A limitation of the coverage survey was that, while the questionnaire was developed to have harmonized questions for countries implementing MNP programs globally, some relevant indicators that would have helped better understand caregivers’ behaviors/purchase trends/use of Bibomix in Vietnam were missing. For instance, data on ethnicity of the caregivers were missing, which would have allowed segmenting by ethnic minority groups. In addition, information about the frequency of visits to the health centers was not collected. Another limitation was that all the data were collected through face-to-face interviews with caregivers at the health centers, and not at the home. Caregivers of the selected children were invited to come at the CHC, which could have biased the responses given because they may have wanted to please the surveyors. Caregivers were asked to report consumption within one week, which is commonly used in dietary assessment, however may not be representative of habitual practice. The use of one-week recall methodology was chosen to avoid recall bias. In addition, as this survey was conducted in a programmatic setting, budget, and logistics constraints did not allow measurement and tracking of consumption per child, per week. Finally, for health worker routine monitoring, the main limitation was that the health staff did not always use the recording templates that were designed for the project, as they preferred using the recording form that they were already accustomed to. As a result, they could not have recorded the identity of the primary caregivers buying Bibomix, which would have been useful for following up the purchase and repurchase trends.

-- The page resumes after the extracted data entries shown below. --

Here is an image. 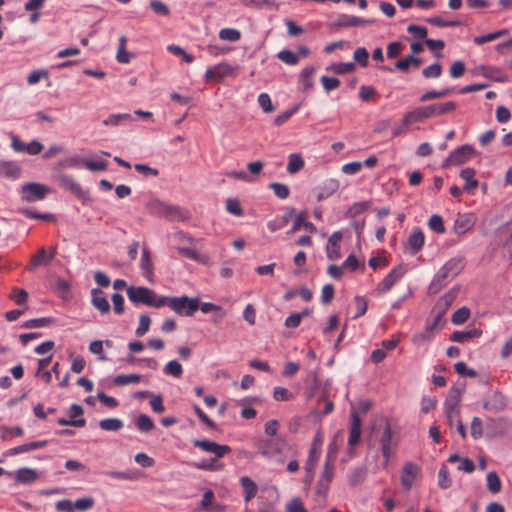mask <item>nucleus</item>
<instances>
[{
  "label": "nucleus",
  "mask_w": 512,
  "mask_h": 512,
  "mask_svg": "<svg viewBox=\"0 0 512 512\" xmlns=\"http://www.w3.org/2000/svg\"><path fill=\"white\" fill-rule=\"evenodd\" d=\"M457 108V103L454 101H447L444 103H433L427 106H421L406 113L403 117L404 126H410L415 123L423 122L427 119L440 117L454 112Z\"/></svg>",
  "instance_id": "f257e3e1"
},
{
  "label": "nucleus",
  "mask_w": 512,
  "mask_h": 512,
  "mask_svg": "<svg viewBox=\"0 0 512 512\" xmlns=\"http://www.w3.org/2000/svg\"><path fill=\"white\" fill-rule=\"evenodd\" d=\"M129 300L135 304H144L146 306L161 308L164 306V296H158L153 290L139 286H130L126 289Z\"/></svg>",
  "instance_id": "f03ea898"
},
{
  "label": "nucleus",
  "mask_w": 512,
  "mask_h": 512,
  "mask_svg": "<svg viewBox=\"0 0 512 512\" xmlns=\"http://www.w3.org/2000/svg\"><path fill=\"white\" fill-rule=\"evenodd\" d=\"M163 300L164 306H168L178 315L192 316L199 309V298L188 296L166 297Z\"/></svg>",
  "instance_id": "7ed1b4c3"
},
{
  "label": "nucleus",
  "mask_w": 512,
  "mask_h": 512,
  "mask_svg": "<svg viewBox=\"0 0 512 512\" xmlns=\"http://www.w3.org/2000/svg\"><path fill=\"white\" fill-rule=\"evenodd\" d=\"M50 193L51 189L40 183H27L21 187V198L26 202L43 200Z\"/></svg>",
  "instance_id": "20e7f679"
},
{
  "label": "nucleus",
  "mask_w": 512,
  "mask_h": 512,
  "mask_svg": "<svg viewBox=\"0 0 512 512\" xmlns=\"http://www.w3.org/2000/svg\"><path fill=\"white\" fill-rule=\"evenodd\" d=\"M474 155V149L470 145H463L450 153L444 161L443 167L459 166L466 163Z\"/></svg>",
  "instance_id": "39448f33"
},
{
  "label": "nucleus",
  "mask_w": 512,
  "mask_h": 512,
  "mask_svg": "<svg viewBox=\"0 0 512 512\" xmlns=\"http://www.w3.org/2000/svg\"><path fill=\"white\" fill-rule=\"evenodd\" d=\"M193 445L204 452L211 453L216 458H222L226 454L231 452V447L228 445H220L216 442L203 439V440H194Z\"/></svg>",
  "instance_id": "423d86ee"
},
{
  "label": "nucleus",
  "mask_w": 512,
  "mask_h": 512,
  "mask_svg": "<svg viewBox=\"0 0 512 512\" xmlns=\"http://www.w3.org/2000/svg\"><path fill=\"white\" fill-rule=\"evenodd\" d=\"M405 272L406 269L402 265L392 269L378 284L377 291L380 294L388 292L404 276Z\"/></svg>",
  "instance_id": "0eeeda50"
},
{
  "label": "nucleus",
  "mask_w": 512,
  "mask_h": 512,
  "mask_svg": "<svg viewBox=\"0 0 512 512\" xmlns=\"http://www.w3.org/2000/svg\"><path fill=\"white\" fill-rule=\"evenodd\" d=\"M374 19H364L354 15L340 14L334 22L336 28H349L356 26H369L375 24Z\"/></svg>",
  "instance_id": "6e6552de"
},
{
  "label": "nucleus",
  "mask_w": 512,
  "mask_h": 512,
  "mask_svg": "<svg viewBox=\"0 0 512 512\" xmlns=\"http://www.w3.org/2000/svg\"><path fill=\"white\" fill-rule=\"evenodd\" d=\"M339 188V182L335 179H328L313 189V194L318 202L331 197Z\"/></svg>",
  "instance_id": "1a4fd4ad"
},
{
  "label": "nucleus",
  "mask_w": 512,
  "mask_h": 512,
  "mask_svg": "<svg viewBox=\"0 0 512 512\" xmlns=\"http://www.w3.org/2000/svg\"><path fill=\"white\" fill-rule=\"evenodd\" d=\"M233 72V68L228 63H219L210 67L205 72L207 82H219Z\"/></svg>",
  "instance_id": "9d476101"
},
{
  "label": "nucleus",
  "mask_w": 512,
  "mask_h": 512,
  "mask_svg": "<svg viewBox=\"0 0 512 512\" xmlns=\"http://www.w3.org/2000/svg\"><path fill=\"white\" fill-rule=\"evenodd\" d=\"M57 181L59 185L64 188L65 190L70 191L73 193L76 197H78L81 200H84L86 197V192L82 189L80 184L75 181L73 176L68 174H61L58 176Z\"/></svg>",
  "instance_id": "9b49d317"
},
{
  "label": "nucleus",
  "mask_w": 512,
  "mask_h": 512,
  "mask_svg": "<svg viewBox=\"0 0 512 512\" xmlns=\"http://www.w3.org/2000/svg\"><path fill=\"white\" fill-rule=\"evenodd\" d=\"M420 473V468L412 463L407 462L403 466L402 475H401V484L406 490H410L418 478Z\"/></svg>",
  "instance_id": "f8f14e48"
},
{
  "label": "nucleus",
  "mask_w": 512,
  "mask_h": 512,
  "mask_svg": "<svg viewBox=\"0 0 512 512\" xmlns=\"http://www.w3.org/2000/svg\"><path fill=\"white\" fill-rule=\"evenodd\" d=\"M476 223V217L472 213L460 214L454 222V232L463 235L470 231Z\"/></svg>",
  "instance_id": "ddd939ff"
},
{
  "label": "nucleus",
  "mask_w": 512,
  "mask_h": 512,
  "mask_svg": "<svg viewBox=\"0 0 512 512\" xmlns=\"http://www.w3.org/2000/svg\"><path fill=\"white\" fill-rule=\"evenodd\" d=\"M91 303L101 314L110 313V304L101 289L93 288L91 290Z\"/></svg>",
  "instance_id": "4468645a"
},
{
  "label": "nucleus",
  "mask_w": 512,
  "mask_h": 512,
  "mask_svg": "<svg viewBox=\"0 0 512 512\" xmlns=\"http://www.w3.org/2000/svg\"><path fill=\"white\" fill-rule=\"evenodd\" d=\"M342 239V233L340 231L334 232L328 239L326 245V254L329 260H337L340 258V241Z\"/></svg>",
  "instance_id": "2eb2a0df"
},
{
  "label": "nucleus",
  "mask_w": 512,
  "mask_h": 512,
  "mask_svg": "<svg viewBox=\"0 0 512 512\" xmlns=\"http://www.w3.org/2000/svg\"><path fill=\"white\" fill-rule=\"evenodd\" d=\"M47 445H48L47 440H40V441H33V442L25 443V444L13 447L11 449H8L7 451L4 452V456L8 457V456H14L17 454L30 452L33 450L44 448Z\"/></svg>",
  "instance_id": "dca6fc26"
},
{
  "label": "nucleus",
  "mask_w": 512,
  "mask_h": 512,
  "mask_svg": "<svg viewBox=\"0 0 512 512\" xmlns=\"http://www.w3.org/2000/svg\"><path fill=\"white\" fill-rule=\"evenodd\" d=\"M425 243V235L423 231L416 227L414 228L409 237H408V246L410 249V254L415 255L418 253L424 246Z\"/></svg>",
  "instance_id": "f3484780"
},
{
  "label": "nucleus",
  "mask_w": 512,
  "mask_h": 512,
  "mask_svg": "<svg viewBox=\"0 0 512 512\" xmlns=\"http://www.w3.org/2000/svg\"><path fill=\"white\" fill-rule=\"evenodd\" d=\"M361 436V419L357 412L351 414V423L349 428L348 444L353 447L358 443Z\"/></svg>",
  "instance_id": "a211bd4d"
},
{
  "label": "nucleus",
  "mask_w": 512,
  "mask_h": 512,
  "mask_svg": "<svg viewBox=\"0 0 512 512\" xmlns=\"http://www.w3.org/2000/svg\"><path fill=\"white\" fill-rule=\"evenodd\" d=\"M392 429L389 423L386 424L380 438L382 455L387 463L391 455Z\"/></svg>",
  "instance_id": "6ab92c4d"
},
{
  "label": "nucleus",
  "mask_w": 512,
  "mask_h": 512,
  "mask_svg": "<svg viewBox=\"0 0 512 512\" xmlns=\"http://www.w3.org/2000/svg\"><path fill=\"white\" fill-rule=\"evenodd\" d=\"M463 267L462 258H452L448 260L443 267L440 269L439 274L441 277H448L450 275H456Z\"/></svg>",
  "instance_id": "aec40b11"
},
{
  "label": "nucleus",
  "mask_w": 512,
  "mask_h": 512,
  "mask_svg": "<svg viewBox=\"0 0 512 512\" xmlns=\"http://www.w3.org/2000/svg\"><path fill=\"white\" fill-rule=\"evenodd\" d=\"M257 448L259 453L265 457H272L281 452L279 445L273 439L260 441L257 444Z\"/></svg>",
  "instance_id": "412c9836"
},
{
  "label": "nucleus",
  "mask_w": 512,
  "mask_h": 512,
  "mask_svg": "<svg viewBox=\"0 0 512 512\" xmlns=\"http://www.w3.org/2000/svg\"><path fill=\"white\" fill-rule=\"evenodd\" d=\"M20 167L12 161H0V177L17 179L20 175Z\"/></svg>",
  "instance_id": "4be33fe9"
},
{
  "label": "nucleus",
  "mask_w": 512,
  "mask_h": 512,
  "mask_svg": "<svg viewBox=\"0 0 512 512\" xmlns=\"http://www.w3.org/2000/svg\"><path fill=\"white\" fill-rule=\"evenodd\" d=\"M38 478V473L35 469L23 467L16 472V480L21 484H31Z\"/></svg>",
  "instance_id": "5701e85b"
},
{
  "label": "nucleus",
  "mask_w": 512,
  "mask_h": 512,
  "mask_svg": "<svg viewBox=\"0 0 512 512\" xmlns=\"http://www.w3.org/2000/svg\"><path fill=\"white\" fill-rule=\"evenodd\" d=\"M437 323L434 322L432 325H429L426 327V329L423 332L417 333L412 337V342L415 345H422L426 342H430L434 338L435 328Z\"/></svg>",
  "instance_id": "b1692460"
},
{
  "label": "nucleus",
  "mask_w": 512,
  "mask_h": 512,
  "mask_svg": "<svg viewBox=\"0 0 512 512\" xmlns=\"http://www.w3.org/2000/svg\"><path fill=\"white\" fill-rule=\"evenodd\" d=\"M482 75L486 78L492 79L496 82H506L508 80L507 75H505L501 69L492 66H482L480 67Z\"/></svg>",
  "instance_id": "393cba45"
},
{
  "label": "nucleus",
  "mask_w": 512,
  "mask_h": 512,
  "mask_svg": "<svg viewBox=\"0 0 512 512\" xmlns=\"http://www.w3.org/2000/svg\"><path fill=\"white\" fill-rule=\"evenodd\" d=\"M482 334L479 329H472L467 331H454L450 339L454 342L464 343L470 339L480 337Z\"/></svg>",
  "instance_id": "a878e982"
},
{
  "label": "nucleus",
  "mask_w": 512,
  "mask_h": 512,
  "mask_svg": "<svg viewBox=\"0 0 512 512\" xmlns=\"http://www.w3.org/2000/svg\"><path fill=\"white\" fill-rule=\"evenodd\" d=\"M140 268L142 270L144 277L150 278L153 275V264L150 252L146 247H144L142 250Z\"/></svg>",
  "instance_id": "bb28decb"
},
{
  "label": "nucleus",
  "mask_w": 512,
  "mask_h": 512,
  "mask_svg": "<svg viewBox=\"0 0 512 512\" xmlns=\"http://www.w3.org/2000/svg\"><path fill=\"white\" fill-rule=\"evenodd\" d=\"M509 33L507 29H500L492 33H488L482 36H476L473 38L474 44L481 46L487 42L494 41L496 39H499L503 36H506Z\"/></svg>",
  "instance_id": "cd10ccee"
},
{
  "label": "nucleus",
  "mask_w": 512,
  "mask_h": 512,
  "mask_svg": "<svg viewBox=\"0 0 512 512\" xmlns=\"http://www.w3.org/2000/svg\"><path fill=\"white\" fill-rule=\"evenodd\" d=\"M240 482L244 490V500L245 502H249L255 497L257 493V486L249 477H242Z\"/></svg>",
  "instance_id": "c85d7f7f"
},
{
  "label": "nucleus",
  "mask_w": 512,
  "mask_h": 512,
  "mask_svg": "<svg viewBox=\"0 0 512 512\" xmlns=\"http://www.w3.org/2000/svg\"><path fill=\"white\" fill-rule=\"evenodd\" d=\"M321 451H320V444L317 446L316 441L312 443V446L309 451V455L307 457L306 463H305V470H314L318 459L320 457Z\"/></svg>",
  "instance_id": "c756f323"
},
{
  "label": "nucleus",
  "mask_w": 512,
  "mask_h": 512,
  "mask_svg": "<svg viewBox=\"0 0 512 512\" xmlns=\"http://www.w3.org/2000/svg\"><path fill=\"white\" fill-rule=\"evenodd\" d=\"M421 63H422L421 59H419L413 55H409V56L399 60L398 62H396L395 69L405 72L411 66H413L414 68H418L421 65Z\"/></svg>",
  "instance_id": "7c9ffc66"
},
{
  "label": "nucleus",
  "mask_w": 512,
  "mask_h": 512,
  "mask_svg": "<svg viewBox=\"0 0 512 512\" xmlns=\"http://www.w3.org/2000/svg\"><path fill=\"white\" fill-rule=\"evenodd\" d=\"M460 176L463 180L466 181L464 189L466 191H471L478 186V181L474 178L475 171L472 168L463 169L460 173Z\"/></svg>",
  "instance_id": "2f4dec72"
},
{
  "label": "nucleus",
  "mask_w": 512,
  "mask_h": 512,
  "mask_svg": "<svg viewBox=\"0 0 512 512\" xmlns=\"http://www.w3.org/2000/svg\"><path fill=\"white\" fill-rule=\"evenodd\" d=\"M486 481H487V489L491 493L497 494L501 491L502 483H501L499 476L497 475V473L495 471H490L487 474Z\"/></svg>",
  "instance_id": "473e14b6"
},
{
  "label": "nucleus",
  "mask_w": 512,
  "mask_h": 512,
  "mask_svg": "<svg viewBox=\"0 0 512 512\" xmlns=\"http://www.w3.org/2000/svg\"><path fill=\"white\" fill-rule=\"evenodd\" d=\"M136 427L143 433L152 431L155 427L154 421L146 414H140L136 419Z\"/></svg>",
  "instance_id": "72a5a7b5"
},
{
  "label": "nucleus",
  "mask_w": 512,
  "mask_h": 512,
  "mask_svg": "<svg viewBox=\"0 0 512 512\" xmlns=\"http://www.w3.org/2000/svg\"><path fill=\"white\" fill-rule=\"evenodd\" d=\"M367 472L364 467H357L351 471L348 476V482L351 486H358L364 482Z\"/></svg>",
  "instance_id": "f704fd0d"
},
{
  "label": "nucleus",
  "mask_w": 512,
  "mask_h": 512,
  "mask_svg": "<svg viewBox=\"0 0 512 512\" xmlns=\"http://www.w3.org/2000/svg\"><path fill=\"white\" fill-rule=\"evenodd\" d=\"M304 167V160L302 159L300 154H290L289 161L287 165V171L290 174H295L299 172Z\"/></svg>",
  "instance_id": "c9c22d12"
},
{
  "label": "nucleus",
  "mask_w": 512,
  "mask_h": 512,
  "mask_svg": "<svg viewBox=\"0 0 512 512\" xmlns=\"http://www.w3.org/2000/svg\"><path fill=\"white\" fill-rule=\"evenodd\" d=\"M141 378L142 376L139 374H120L114 378L113 382L117 386H125L128 384L139 383Z\"/></svg>",
  "instance_id": "e433bc0d"
},
{
  "label": "nucleus",
  "mask_w": 512,
  "mask_h": 512,
  "mask_svg": "<svg viewBox=\"0 0 512 512\" xmlns=\"http://www.w3.org/2000/svg\"><path fill=\"white\" fill-rule=\"evenodd\" d=\"M99 427L104 431H119L123 428V422L118 418H106L99 422Z\"/></svg>",
  "instance_id": "4c0bfd02"
},
{
  "label": "nucleus",
  "mask_w": 512,
  "mask_h": 512,
  "mask_svg": "<svg viewBox=\"0 0 512 512\" xmlns=\"http://www.w3.org/2000/svg\"><path fill=\"white\" fill-rule=\"evenodd\" d=\"M53 319L50 317L35 318L25 321L21 327L24 329L42 328L52 324Z\"/></svg>",
  "instance_id": "58836bf2"
},
{
  "label": "nucleus",
  "mask_w": 512,
  "mask_h": 512,
  "mask_svg": "<svg viewBox=\"0 0 512 512\" xmlns=\"http://www.w3.org/2000/svg\"><path fill=\"white\" fill-rule=\"evenodd\" d=\"M334 470V459L332 458L330 453H328L320 478L332 482L334 477Z\"/></svg>",
  "instance_id": "ea45409f"
},
{
  "label": "nucleus",
  "mask_w": 512,
  "mask_h": 512,
  "mask_svg": "<svg viewBox=\"0 0 512 512\" xmlns=\"http://www.w3.org/2000/svg\"><path fill=\"white\" fill-rule=\"evenodd\" d=\"M454 91L453 88H445L439 91H427L420 97V102H427L433 99L444 98Z\"/></svg>",
  "instance_id": "a19ab883"
},
{
  "label": "nucleus",
  "mask_w": 512,
  "mask_h": 512,
  "mask_svg": "<svg viewBox=\"0 0 512 512\" xmlns=\"http://www.w3.org/2000/svg\"><path fill=\"white\" fill-rule=\"evenodd\" d=\"M127 37L122 35L119 39V47L116 55V59L119 63L127 64L130 62V55L126 51Z\"/></svg>",
  "instance_id": "79ce46f5"
},
{
  "label": "nucleus",
  "mask_w": 512,
  "mask_h": 512,
  "mask_svg": "<svg viewBox=\"0 0 512 512\" xmlns=\"http://www.w3.org/2000/svg\"><path fill=\"white\" fill-rule=\"evenodd\" d=\"M163 372L166 375L180 378L183 373V368L177 360H171L164 366Z\"/></svg>",
  "instance_id": "37998d69"
},
{
  "label": "nucleus",
  "mask_w": 512,
  "mask_h": 512,
  "mask_svg": "<svg viewBox=\"0 0 512 512\" xmlns=\"http://www.w3.org/2000/svg\"><path fill=\"white\" fill-rule=\"evenodd\" d=\"M428 227L432 231L443 234L445 232V225L442 216L433 214L428 220Z\"/></svg>",
  "instance_id": "c03bdc74"
},
{
  "label": "nucleus",
  "mask_w": 512,
  "mask_h": 512,
  "mask_svg": "<svg viewBox=\"0 0 512 512\" xmlns=\"http://www.w3.org/2000/svg\"><path fill=\"white\" fill-rule=\"evenodd\" d=\"M219 38L224 41L237 42L241 38V32L234 28H223L219 31Z\"/></svg>",
  "instance_id": "a18cd8bd"
},
{
  "label": "nucleus",
  "mask_w": 512,
  "mask_h": 512,
  "mask_svg": "<svg viewBox=\"0 0 512 512\" xmlns=\"http://www.w3.org/2000/svg\"><path fill=\"white\" fill-rule=\"evenodd\" d=\"M277 57L279 60H281L283 63L294 66L297 65L299 62V56L290 51V50H282L277 54Z\"/></svg>",
  "instance_id": "49530a36"
},
{
  "label": "nucleus",
  "mask_w": 512,
  "mask_h": 512,
  "mask_svg": "<svg viewBox=\"0 0 512 512\" xmlns=\"http://www.w3.org/2000/svg\"><path fill=\"white\" fill-rule=\"evenodd\" d=\"M167 50L174 55L180 56L186 63L190 64L194 61V56L188 54L182 47L178 45L170 44L167 46Z\"/></svg>",
  "instance_id": "de8ad7c7"
},
{
  "label": "nucleus",
  "mask_w": 512,
  "mask_h": 512,
  "mask_svg": "<svg viewBox=\"0 0 512 512\" xmlns=\"http://www.w3.org/2000/svg\"><path fill=\"white\" fill-rule=\"evenodd\" d=\"M151 318L147 314H141L139 317V325L135 330L137 337L144 336L150 328Z\"/></svg>",
  "instance_id": "09e8293b"
},
{
  "label": "nucleus",
  "mask_w": 512,
  "mask_h": 512,
  "mask_svg": "<svg viewBox=\"0 0 512 512\" xmlns=\"http://www.w3.org/2000/svg\"><path fill=\"white\" fill-rule=\"evenodd\" d=\"M438 485L441 489H448L452 485L447 466L443 465L438 472Z\"/></svg>",
  "instance_id": "8fccbe9b"
},
{
  "label": "nucleus",
  "mask_w": 512,
  "mask_h": 512,
  "mask_svg": "<svg viewBox=\"0 0 512 512\" xmlns=\"http://www.w3.org/2000/svg\"><path fill=\"white\" fill-rule=\"evenodd\" d=\"M132 120V117L128 113L123 114H112L103 121L105 126H118L122 121Z\"/></svg>",
  "instance_id": "3c124183"
},
{
  "label": "nucleus",
  "mask_w": 512,
  "mask_h": 512,
  "mask_svg": "<svg viewBox=\"0 0 512 512\" xmlns=\"http://www.w3.org/2000/svg\"><path fill=\"white\" fill-rule=\"evenodd\" d=\"M442 74V66L439 63H433L422 70V75L427 78H438Z\"/></svg>",
  "instance_id": "603ef678"
},
{
  "label": "nucleus",
  "mask_w": 512,
  "mask_h": 512,
  "mask_svg": "<svg viewBox=\"0 0 512 512\" xmlns=\"http://www.w3.org/2000/svg\"><path fill=\"white\" fill-rule=\"evenodd\" d=\"M269 188L272 189L274 194L280 199H286L289 197L290 189L285 184L274 182L269 185Z\"/></svg>",
  "instance_id": "864d4df0"
},
{
  "label": "nucleus",
  "mask_w": 512,
  "mask_h": 512,
  "mask_svg": "<svg viewBox=\"0 0 512 512\" xmlns=\"http://www.w3.org/2000/svg\"><path fill=\"white\" fill-rule=\"evenodd\" d=\"M213 500H214V493L211 490L206 491L204 493L202 501H201L202 509L209 511V512L219 511L218 507H214L212 505Z\"/></svg>",
  "instance_id": "5fc2aeb1"
},
{
  "label": "nucleus",
  "mask_w": 512,
  "mask_h": 512,
  "mask_svg": "<svg viewBox=\"0 0 512 512\" xmlns=\"http://www.w3.org/2000/svg\"><path fill=\"white\" fill-rule=\"evenodd\" d=\"M426 21L437 27H458L461 25L460 21H445L439 16L427 18Z\"/></svg>",
  "instance_id": "6e6d98bb"
},
{
  "label": "nucleus",
  "mask_w": 512,
  "mask_h": 512,
  "mask_svg": "<svg viewBox=\"0 0 512 512\" xmlns=\"http://www.w3.org/2000/svg\"><path fill=\"white\" fill-rule=\"evenodd\" d=\"M469 316H470L469 309L466 307H462L453 313L451 320L455 325H460V324H463L464 322H466L467 319L469 318Z\"/></svg>",
  "instance_id": "4d7b16f0"
},
{
  "label": "nucleus",
  "mask_w": 512,
  "mask_h": 512,
  "mask_svg": "<svg viewBox=\"0 0 512 512\" xmlns=\"http://www.w3.org/2000/svg\"><path fill=\"white\" fill-rule=\"evenodd\" d=\"M377 91L372 86H361L359 90V97L364 102H369L375 99Z\"/></svg>",
  "instance_id": "13d9d810"
},
{
  "label": "nucleus",
  "mask_w": 512,
  "mask_h": 512,
  "mask_svg": "<svg viewBox=\"0 0 512 512\" xmlns=\"http://www.w3.org/2000/svg\"><path fill=\"white\" fill-rule=\"evenodd\" d=\"M258 104L265 113H271L275 110L271 98L267 93H261L258 96Z\"/></svg>",
  "instance_id": "bf43d9fd"
},
{
  "label": "nucleus",
  "mask_w": 512,
  "mask_h": 512,
  "mask_svg": "<svg viewBox=\"0 0 512 512\" xmlns=\"http://www.w3.org/2000/svg\"><path fill=\"white\" fill-rule=\"evenodd\" d=\"M370 207V204L369 202H357L355 204H353V206H351L348 211H347V215L349 217H356L358 215H360L361 213L365 212L366 210H368Z\"/></svg>",
  "instance_id": "052dcab7"
},
{
  "label": "nucleus",
  "mask_w": 512,
  "mask_h": 512,
  "mask_svg": "<svg viewBox=\"0 0 512 512\" xmlns=\"http://www.w3.org/2000/svg\"><path fill=\"white\" fill-rule=\"evenodd\" d=\"M273 398L276 401H289L293 399V394L285 387H275L273 392Z\"/></svg>",
  "instance_id": "680f3d73"
},
{
  "label": "nucleus",
  "mask_w": 512,
  "mask_h": 512,
  "mask_svg": "<svg viewBox=\"0 0 512 512\" xmlns=\"http://www.w3.org/2000/svg\"><path fill=\"white\" fill-rule=\"evenodd\" d=\"M353 58L362 67H366L368 65L369 54L364 47L357 48L354 51Z\"/></svg>",
  "instance_id": "e2e57ef3"
},
{
  "label": "nucleus",
  "mask_w": 512,
  "mask_h": 512,
  "mask_svg": "<svg viewBox=\"0 0 512 512\" xmlns=\"http://www.w3.org/2000/svg\"><path fill=\"white\" fill-rule=\"evenodd\" d=\"M354 302H355V306H356V314L354 315L353 318L357 319L366 313L367 307H368V302L362 296H356L354 298Z\"/></svg>",
  "instance_id": "0e129e2a"
},
{
  "label": "nucleus",
  "mask_w": 512,
  "mask_h": 512,
  "mask_svg": "<svg viewBox=\"0 0 512 512\" xmlns=\"http://www.w3.org/2000/svg\"><path fill=\"white\" fill-rule=\"evenodd\" d=\"M83 165L90 171H104L107 169V162L105 160H85Z\"/></svg>",
  "instance_id": "69168bd1"
},
{
  "label": "nucleus",
  "mask_w": 512,
  "mask_h": 512,
  "mask_svg": "<svg viewBox=\"0 0 512 512\" xmlns=\"http://www.w3.org/2000/svg\"><path fill=\"white\" fill-rule=\"evenodd\" d=\"M226 210L230 214L235 215V216L243 215V210L241 208V204L237 199H232V198L228 199L226 201Z\"/></svg>",
  "instance_id": "338daca9"
},
{
  "label": "nucleus",
  "mask_w": 512,
  "mask_h": 512,
  "mask_svg": "<svg viewBox=\"0 0 512 512\" xmlns=\"http://www.w3.org/2000/svg\"><path fill=\"white\" fill-rule=\"evenodd\" d=\"M287 512H307L302 500L299 497L293 498L286 505Z\"/></svg>",
  "instance_id": "774afa93"
}]
</instances>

The findings of this pilot were very promising and subsequent to the pilot, Bibomix MNP was endorsed by the MOH (Decision 4994/QD-BYT on 27 November 2014) in its strategy for micronutrient deficiencies prevention. This policy change is the first key milestone to scaling up MNP distribution in the country using the model piloted through this project. It is also noteworthy that while the pilot ended at the end of December 2014, the counseling services, as well as MNP sales, are still running in the provinces, truly demonstrating political will and ultimately the sustainability of the model.